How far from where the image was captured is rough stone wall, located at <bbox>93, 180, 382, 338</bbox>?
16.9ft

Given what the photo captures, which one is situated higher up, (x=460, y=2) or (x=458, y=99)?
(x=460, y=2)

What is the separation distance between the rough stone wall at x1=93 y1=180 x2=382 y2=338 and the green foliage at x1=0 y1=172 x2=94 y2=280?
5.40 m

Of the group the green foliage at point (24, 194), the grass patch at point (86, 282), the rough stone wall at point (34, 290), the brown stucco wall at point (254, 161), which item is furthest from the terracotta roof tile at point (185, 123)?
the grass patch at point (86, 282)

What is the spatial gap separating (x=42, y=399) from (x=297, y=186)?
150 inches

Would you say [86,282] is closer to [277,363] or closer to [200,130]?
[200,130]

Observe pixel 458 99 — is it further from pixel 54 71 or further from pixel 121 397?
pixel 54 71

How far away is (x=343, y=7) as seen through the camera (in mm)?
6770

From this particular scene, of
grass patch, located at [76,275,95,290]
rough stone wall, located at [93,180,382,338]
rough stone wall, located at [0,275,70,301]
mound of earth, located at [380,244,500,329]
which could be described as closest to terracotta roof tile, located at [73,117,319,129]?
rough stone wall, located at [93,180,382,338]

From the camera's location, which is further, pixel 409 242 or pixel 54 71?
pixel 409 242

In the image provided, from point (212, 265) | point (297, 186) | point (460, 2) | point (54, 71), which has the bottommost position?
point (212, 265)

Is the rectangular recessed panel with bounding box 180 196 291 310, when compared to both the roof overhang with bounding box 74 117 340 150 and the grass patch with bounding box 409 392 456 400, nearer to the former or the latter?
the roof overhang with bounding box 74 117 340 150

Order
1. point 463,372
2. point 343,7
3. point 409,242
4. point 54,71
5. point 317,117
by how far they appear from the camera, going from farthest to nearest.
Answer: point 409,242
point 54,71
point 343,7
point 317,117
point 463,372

Task to carry out: Print the whole listing above again, word for word and unchanged.

Completed exercise:
How far from where the image was captured is rough stone wall, located at <bbox>93, 180, 382, 338</bbox>?
16.9ft

Given what the photo captures, which one is situated higher up, (x=460, y=2) or (x=458, y=99)?
(x=460, y=2)

What is the separation distance between the rough stone wall at x1=93 y1=180 x2=382 y2=338 and the green foliage at x1=0 y1=172 x2=94 y2=280?
5.40 m

Of the group the green foliage at point (24, 194), the grass patch at point (86, 282), the rough stone wall at point (34, 290), the brown stucco wall at point (254, 161), which item is furthest from the terracotta roof tile at point (185, 123)?
the grass patch at point (86, 282)

What is the spatial gap separating (x=42, y=399) from (x=297, y=186)?
150 inches

Would you say [86,282] is closer to [277,363] or closer to [200,130]?
[200,130]

Observe pixel 458 99 — is it further from pixel 54 71 or further from pixel 121 397?
pixel 54 71

How far away is (x=343, y=7) as seen through the camera (in mm)?
6770

From this particular scene, of
grass patch, located at [76,275,95,290]
rough stone wall, located at [93,180,382,338]
rough stone wall, located at [0,275,70,301]
mound of earth, located at [380,244,500,329]
which could be described as closest to terracotta roof tile, located at [73,117,319,129]?
rough stone wall, located at [93,180,382,338]

From the camera's location, which is further, pixel 409 242 or pixel 54 71?
pixel 409 242

In the image provided, from point (212, 265) | point (297, 186) | point (460, 2) | point (54, 71), which has the bottommost position?
point (212, 265)

Is the rectangular recessed panel with bounding box 180 196 291 310, when compared to both the roof overhang with bounding box 74 117 340 150 and the grass patch with bounding box 409 392 456 400, nearer to the former or the latter?
the roof overhang with bounding box 74 117 340 150

Order
1. point 463,372
2. point 343,7
3. point 409,242
4. point 54,71
5. point 317,117
by how far they appear from the camera, going from farthest to nearest.
Answer: point 409,242
point 54,71
point 343,7
point 317,117
point 463,372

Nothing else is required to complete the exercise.